For religion to survive, it must change and reflect the times; religions should be living, breathing things. Knowing right from wrong, treating people the way we ourselves want to be treated, doing good because that’s what God wants—those are timeless ideas. I know Catholics who don’t adhere perfectly to the dictates of their faith—they practice birth control, for instance—and I believe that for a religion to work it has to be realistic and applicable to our lives. Now some might say the opposite—that one’s life has to conform to religion. But I don’t agree. For instance, some sects of Judaism say that children are Jewish only if the mother is Jewish. Well, I say bullshit. I’m Jewish, and if I’m Jewish, then my child is Jewish. Whether or not everyone agrees with that is irrelevant. When you embrace who you are with pride and without excuse, you dignify who you are.
The way Erin and I deal with religion is just one key to the success of our relationship: if something bothers or annoys one of us, we want it out in the open. Otherwise, things snowball, and at some point we don’t even remember how the avalanche started.
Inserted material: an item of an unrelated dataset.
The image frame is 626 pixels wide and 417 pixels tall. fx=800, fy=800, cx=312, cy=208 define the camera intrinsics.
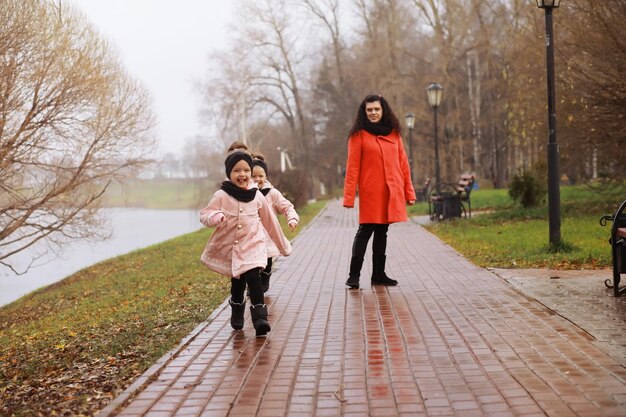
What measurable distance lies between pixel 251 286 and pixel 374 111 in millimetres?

The way to keep that from happening is to address it before anything accumulates. If something bothers you, let the other person know how you feel. That way, maybe you don’t need the root canal, because the rot never sets in. It’s preventive dentistry.
People go to therapy because decay has set in. Maybe in a lot of instances in relationships we can avoid that decay by brushing after every meal, by flossing—by addressing things before they give way to rot.
Of course, sometimes we may come up against situations where the other person doesn’t want to do that. Then we have to make a decision. Because we can’t change other people. There’s no point in spending time thinking, “If only they would do this” or “Why are they doing that?” At some point it boils down to, “Why am I allowing this? Why am I going along with this? Why am I here?”
That’s what we all have to come to terms with. Why are we here? Is it beneficial to be here? What are we getting out of it? When somebody won’t acknowledge or address something, then the rest is up to us. The way something affects us has more to do with ourselves than with the other person. The way somebody’s behavior affects us is all about us. We are the ones who decide how it affects us and what we do. Either we find a way to make a relationship work for us, or we leave. But we don’t try to change the other person. We can only change how we take in and respond to their behavior.
Listen, I’m not Gandhi, but I bear no animosity toward people who have wronged me or misled me or been dishonest with me. They’re just gone. They’re no longer a part of my life. It’s part of the imperfection of life and how we deal with it.
When we’ve been hurt, we’re often motivated by vengeance, by getting back at somebody. But the thing is, when we’re happy, we don’t need to make anyone else miserable. We don’t want to replicate what somebody did to us. We realize at some point when we’re happy that creating misery never creates happiness, especially through revenge. Never. Revenge is ugly. It only puts us in an ugly place doing something ugly.